Purpose
Previously, researchers looking to quantitatively assess RGC health were often required to manually define regions of interest (ROIs) for assessment of Brn3a or fluorogold -labelled retinal wholemounts, due to the impractibility and workload of performing whole retinal counts. In the present study, a segmentation algorithm is presented for the fully automatic determination of spatial distribution of retinal ganglion cells (RGCs) in retinal wholemounts, which enables the assessment of changes in RGC density and nearest neighbour distance (NND). This is applied to a model of rat ocular hypertension, where we test the assumption that initial RGC loss occurs in the retinal periphery.
Methods
A segmentation algorithm was designed to divide wholemount retinal images into 15 concentric rings or circles of 0.6mm increasing diameter. Each retina was further segmented into pre-defined quadrants. The area of each segment was automatically determined for each region, and RGC counts made using a previouly described algorithm. Mean RGC density and NND was next determined for each retinal area.
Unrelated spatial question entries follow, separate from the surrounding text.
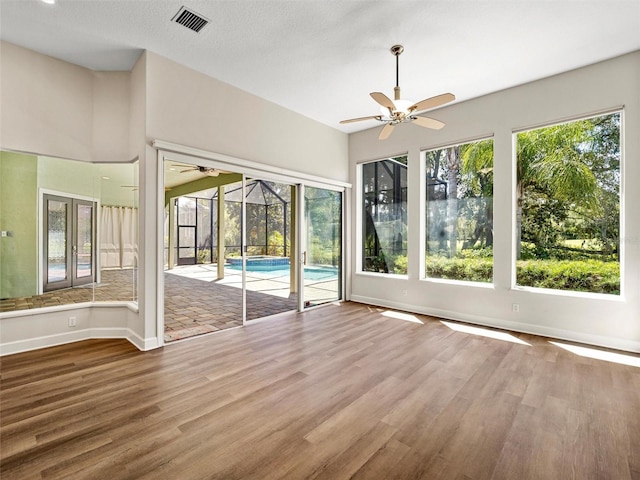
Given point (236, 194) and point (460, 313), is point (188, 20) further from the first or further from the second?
point (236, 194)

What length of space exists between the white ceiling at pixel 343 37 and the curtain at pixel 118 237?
1.90 metres

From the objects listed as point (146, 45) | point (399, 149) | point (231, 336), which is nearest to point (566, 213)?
point (399, 149)

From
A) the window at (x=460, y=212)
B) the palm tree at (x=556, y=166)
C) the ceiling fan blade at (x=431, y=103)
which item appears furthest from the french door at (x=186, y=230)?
the palm tree at (x=556, y=166)

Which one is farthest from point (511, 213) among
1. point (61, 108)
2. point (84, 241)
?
point (61, 108)

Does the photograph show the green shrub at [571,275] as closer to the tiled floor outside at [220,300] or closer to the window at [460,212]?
the window at [460,212]

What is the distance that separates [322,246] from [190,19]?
3934mm

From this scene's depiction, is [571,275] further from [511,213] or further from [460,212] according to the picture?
[460,212]

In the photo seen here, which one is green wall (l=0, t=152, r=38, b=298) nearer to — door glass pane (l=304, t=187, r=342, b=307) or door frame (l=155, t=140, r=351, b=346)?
door frame (l=155, t=140, r=351, b=346)

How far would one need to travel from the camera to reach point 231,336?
407 centimetres

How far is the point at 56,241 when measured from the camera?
3.99 m

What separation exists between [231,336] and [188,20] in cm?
364

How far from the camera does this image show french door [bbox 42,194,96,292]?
3.89 metres

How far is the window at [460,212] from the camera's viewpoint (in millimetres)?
4699

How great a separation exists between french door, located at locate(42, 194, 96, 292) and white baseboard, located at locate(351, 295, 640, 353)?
4.78 meters
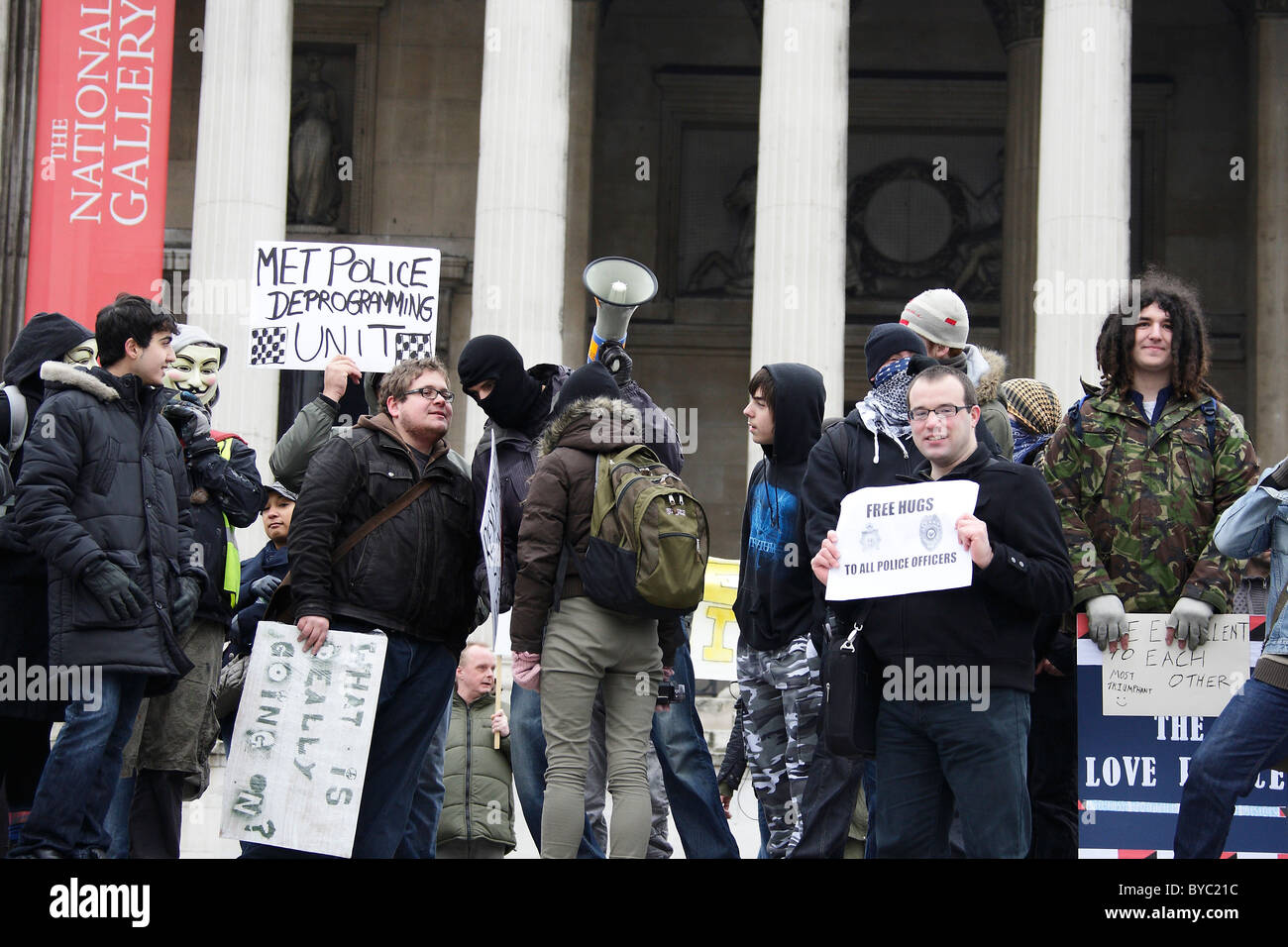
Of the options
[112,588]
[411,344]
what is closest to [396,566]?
[112,588]

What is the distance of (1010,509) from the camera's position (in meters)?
6.52

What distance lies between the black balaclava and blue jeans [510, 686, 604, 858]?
51.0 inches

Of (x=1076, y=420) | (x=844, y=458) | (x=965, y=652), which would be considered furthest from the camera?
(x=1076, y=420)

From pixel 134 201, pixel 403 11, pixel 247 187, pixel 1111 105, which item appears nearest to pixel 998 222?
pixel 1111 105

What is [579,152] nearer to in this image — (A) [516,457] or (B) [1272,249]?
(B) [1272,249]

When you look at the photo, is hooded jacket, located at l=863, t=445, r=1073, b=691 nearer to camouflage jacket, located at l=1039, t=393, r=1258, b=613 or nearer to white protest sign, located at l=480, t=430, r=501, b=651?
camouflage jacket, located at l=1039, t=393, r=1258, b=613

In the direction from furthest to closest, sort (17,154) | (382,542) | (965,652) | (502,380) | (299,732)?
(17,154), (502,380), (382,542), (299,732), (965,652)

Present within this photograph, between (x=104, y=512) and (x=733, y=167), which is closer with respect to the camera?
(x=104, y=512)

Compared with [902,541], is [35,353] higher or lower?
higher

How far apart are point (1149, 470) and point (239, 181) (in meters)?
15.6

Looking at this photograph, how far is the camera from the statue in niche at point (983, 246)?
27.8 meters

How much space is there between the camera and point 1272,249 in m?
24.8

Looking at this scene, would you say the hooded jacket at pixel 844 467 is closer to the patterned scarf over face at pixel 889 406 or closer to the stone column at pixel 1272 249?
the patterned scarf over face at pixel 889 406

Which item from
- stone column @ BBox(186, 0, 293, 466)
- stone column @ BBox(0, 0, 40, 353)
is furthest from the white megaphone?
stone column @ BBox(0, 0, 40, 353)
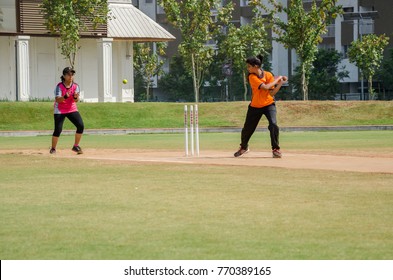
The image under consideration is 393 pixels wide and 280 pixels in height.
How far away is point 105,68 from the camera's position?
60844 mm

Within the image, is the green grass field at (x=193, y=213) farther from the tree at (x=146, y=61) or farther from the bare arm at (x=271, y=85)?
the tree at (x=146, y=61)

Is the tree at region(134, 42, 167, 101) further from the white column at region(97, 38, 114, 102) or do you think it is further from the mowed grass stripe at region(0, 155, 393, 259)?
the mowed grass stripe at region(0, 155, 393, 259)

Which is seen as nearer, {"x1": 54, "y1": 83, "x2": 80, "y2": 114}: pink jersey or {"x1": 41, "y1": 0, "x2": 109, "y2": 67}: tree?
{"x1": 54, "y1": 83, "x2": 80, "y2": 114}: pink jersey

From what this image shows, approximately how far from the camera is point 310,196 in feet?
46.8

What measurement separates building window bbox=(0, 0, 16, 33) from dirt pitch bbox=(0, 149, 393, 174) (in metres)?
33.5

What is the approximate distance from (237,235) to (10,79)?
49.5 meters

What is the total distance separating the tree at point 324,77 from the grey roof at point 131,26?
15.1m

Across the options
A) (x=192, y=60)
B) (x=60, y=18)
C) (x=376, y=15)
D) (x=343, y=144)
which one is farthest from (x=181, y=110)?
(x=376, y=15)

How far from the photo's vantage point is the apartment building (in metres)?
82.5

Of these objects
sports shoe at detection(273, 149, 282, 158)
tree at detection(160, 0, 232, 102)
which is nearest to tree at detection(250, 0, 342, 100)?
tree at detection(160, 0, 232, 102)

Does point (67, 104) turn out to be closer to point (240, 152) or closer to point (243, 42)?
point (240, 152)

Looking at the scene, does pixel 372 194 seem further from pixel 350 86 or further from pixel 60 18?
pixel 350 86

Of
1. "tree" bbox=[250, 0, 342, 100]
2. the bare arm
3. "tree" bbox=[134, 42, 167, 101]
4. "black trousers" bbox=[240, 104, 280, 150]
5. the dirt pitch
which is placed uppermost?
"tree" bbox=[250, 0, 342, 100]

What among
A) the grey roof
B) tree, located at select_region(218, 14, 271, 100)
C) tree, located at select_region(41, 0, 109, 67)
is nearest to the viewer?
tree, located at select_region(41, 0, 109, 67)
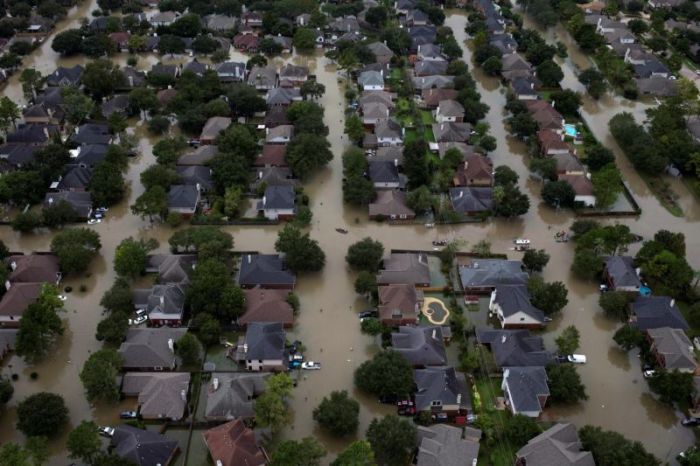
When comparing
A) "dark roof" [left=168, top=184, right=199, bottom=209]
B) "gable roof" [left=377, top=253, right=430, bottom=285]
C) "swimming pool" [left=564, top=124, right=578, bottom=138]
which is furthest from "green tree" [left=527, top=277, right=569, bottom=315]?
"dark roof" [left=168, top=184, right=199, bottom=209]

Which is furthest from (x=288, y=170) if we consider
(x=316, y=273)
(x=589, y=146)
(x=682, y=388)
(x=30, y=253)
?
(x=682, y=388)

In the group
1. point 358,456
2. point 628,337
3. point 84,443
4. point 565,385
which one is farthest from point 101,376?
point 628,337

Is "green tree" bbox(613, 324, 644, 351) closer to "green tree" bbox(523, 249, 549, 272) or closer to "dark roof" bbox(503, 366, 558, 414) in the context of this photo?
"dark roof" bbox(503, 366, 558, 414)

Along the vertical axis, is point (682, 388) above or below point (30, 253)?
above

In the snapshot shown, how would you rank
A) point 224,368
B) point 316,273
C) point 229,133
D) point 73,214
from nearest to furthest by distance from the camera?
point 224,368, point 316,273, point 73,214, point 229,133

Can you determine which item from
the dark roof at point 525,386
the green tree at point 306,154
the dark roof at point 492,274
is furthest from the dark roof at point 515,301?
the green tree at point 306,154

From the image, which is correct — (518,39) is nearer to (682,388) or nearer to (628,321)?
(628,321)
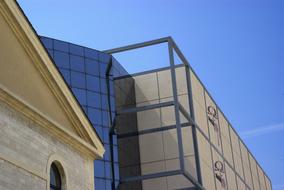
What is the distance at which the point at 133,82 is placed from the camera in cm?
5206

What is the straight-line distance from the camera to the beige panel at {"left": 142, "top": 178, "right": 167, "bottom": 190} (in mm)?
47878

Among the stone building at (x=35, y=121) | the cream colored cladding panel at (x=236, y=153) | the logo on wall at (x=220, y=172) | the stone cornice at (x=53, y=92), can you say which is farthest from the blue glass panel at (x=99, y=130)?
the stone building at (x=35, y=121)

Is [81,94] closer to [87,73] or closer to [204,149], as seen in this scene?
[87,73]

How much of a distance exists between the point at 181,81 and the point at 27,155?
91.8 feet

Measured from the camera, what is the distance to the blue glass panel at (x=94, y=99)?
50844mm

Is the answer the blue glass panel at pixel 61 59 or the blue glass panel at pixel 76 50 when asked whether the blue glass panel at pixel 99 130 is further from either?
the blue glass panel at pixel 76 50

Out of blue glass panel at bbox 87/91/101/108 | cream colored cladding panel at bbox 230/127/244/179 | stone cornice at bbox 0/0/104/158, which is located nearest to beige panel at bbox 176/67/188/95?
blue glass panel at bbox 87/91/101/108

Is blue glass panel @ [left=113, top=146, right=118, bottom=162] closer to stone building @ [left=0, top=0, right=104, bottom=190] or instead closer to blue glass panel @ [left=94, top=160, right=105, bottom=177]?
blue glass panel @ [left=94, top=160, right=105, bottom=177]

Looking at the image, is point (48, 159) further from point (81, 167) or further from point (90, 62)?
point (90, 62)

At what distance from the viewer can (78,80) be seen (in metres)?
51.9

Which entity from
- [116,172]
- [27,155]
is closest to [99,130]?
[116,172]

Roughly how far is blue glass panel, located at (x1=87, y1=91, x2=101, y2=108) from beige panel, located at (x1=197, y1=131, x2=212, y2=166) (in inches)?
306

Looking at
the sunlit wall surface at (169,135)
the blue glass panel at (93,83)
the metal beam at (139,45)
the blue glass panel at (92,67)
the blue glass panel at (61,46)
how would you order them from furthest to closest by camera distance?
the blue glass panel at (61,46) → the blue glass panel at (92,67) → the blue glass panel at (93,83) → the metal beam at (139,45) → the sunlit wall surface at (169,135)

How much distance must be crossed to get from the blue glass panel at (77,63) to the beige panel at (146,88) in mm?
4397
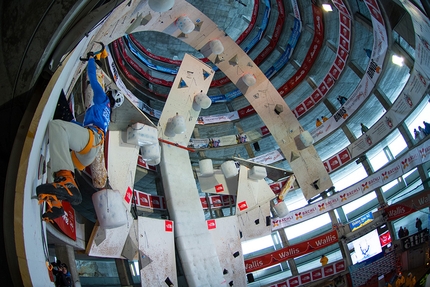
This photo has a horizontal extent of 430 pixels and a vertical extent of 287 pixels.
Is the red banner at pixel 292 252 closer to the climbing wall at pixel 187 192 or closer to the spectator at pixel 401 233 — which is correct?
the spectator at pixel 401 233

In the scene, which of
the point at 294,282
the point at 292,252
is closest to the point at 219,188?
the point at 292,252

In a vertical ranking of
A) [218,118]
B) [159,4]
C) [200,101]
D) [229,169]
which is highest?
[218,118]

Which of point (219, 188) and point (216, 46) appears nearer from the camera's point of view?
point (216, 46)

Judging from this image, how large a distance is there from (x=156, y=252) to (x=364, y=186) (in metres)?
9.35

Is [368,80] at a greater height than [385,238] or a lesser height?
greater

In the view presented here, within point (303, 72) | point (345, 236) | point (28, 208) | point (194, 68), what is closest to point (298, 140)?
point (194, 68)

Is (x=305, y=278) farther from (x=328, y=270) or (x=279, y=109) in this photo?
(x=279, y=109)

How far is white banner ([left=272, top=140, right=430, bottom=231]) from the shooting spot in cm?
1246

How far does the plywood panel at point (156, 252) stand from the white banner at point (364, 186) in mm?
8244

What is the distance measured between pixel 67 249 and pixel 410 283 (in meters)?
9.45

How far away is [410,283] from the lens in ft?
37.1

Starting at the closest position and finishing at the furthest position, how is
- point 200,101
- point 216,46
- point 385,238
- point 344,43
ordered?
point 200,101, point 216,46, point 385,238, point 344,43

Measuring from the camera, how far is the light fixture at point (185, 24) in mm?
10078

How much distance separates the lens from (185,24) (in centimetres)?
1008
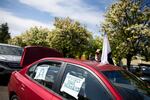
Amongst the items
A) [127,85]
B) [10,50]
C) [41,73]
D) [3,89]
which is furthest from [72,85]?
[10,50]

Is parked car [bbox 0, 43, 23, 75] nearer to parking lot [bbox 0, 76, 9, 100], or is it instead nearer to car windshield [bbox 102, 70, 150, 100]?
parking lot [bbox 0, 76, 9, 100]

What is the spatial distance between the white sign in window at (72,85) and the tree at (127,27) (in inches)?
1270

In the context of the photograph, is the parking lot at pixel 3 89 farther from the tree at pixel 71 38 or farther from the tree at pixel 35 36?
the tree at pixel 35 36

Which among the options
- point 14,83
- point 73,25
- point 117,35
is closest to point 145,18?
point 117,35

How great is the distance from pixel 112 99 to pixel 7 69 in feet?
25.5

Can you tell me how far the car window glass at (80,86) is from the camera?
13.7 feet

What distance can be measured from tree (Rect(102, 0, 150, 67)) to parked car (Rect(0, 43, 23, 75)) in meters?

This novel algorithm was applied to wholemounts from a rodent OHT model at 3 and 8 weeks (minimum n=3/time point, and compared to controls).
Results
The algorithm was easy to use and quick - the whole process taking less than 5 min per retina. Global mean NND increased significantly by 8.2 % between the control and 3 week OHT model (p= 0.0052), with a significant reduction in global RGC density (p= 0.0009). The whole circle and regional mean NND and density graphs indicate initial loss of RGCs occurring in the peripheral regions. No significant difference was found between the densities of the 3 week post OHT and the control eyes in the central 2 circles. However, the outer 2 circles of the retina displayed a significant decrease in density (p= 0.0043).
Conclusions
The lack of significant difference between control and 3 week mean NND in the central rings indicates that in the initial stages of OHT, RGC loss occurs predominantly in the periphery of the retina. Central loss of RGCs in our OHT model occurred therafter. This result supports the findings of existing studies on OHT, and suggests that our segmentation algorithm is an effective tool that can be applied to many other models involving retinal wholemount image analysis.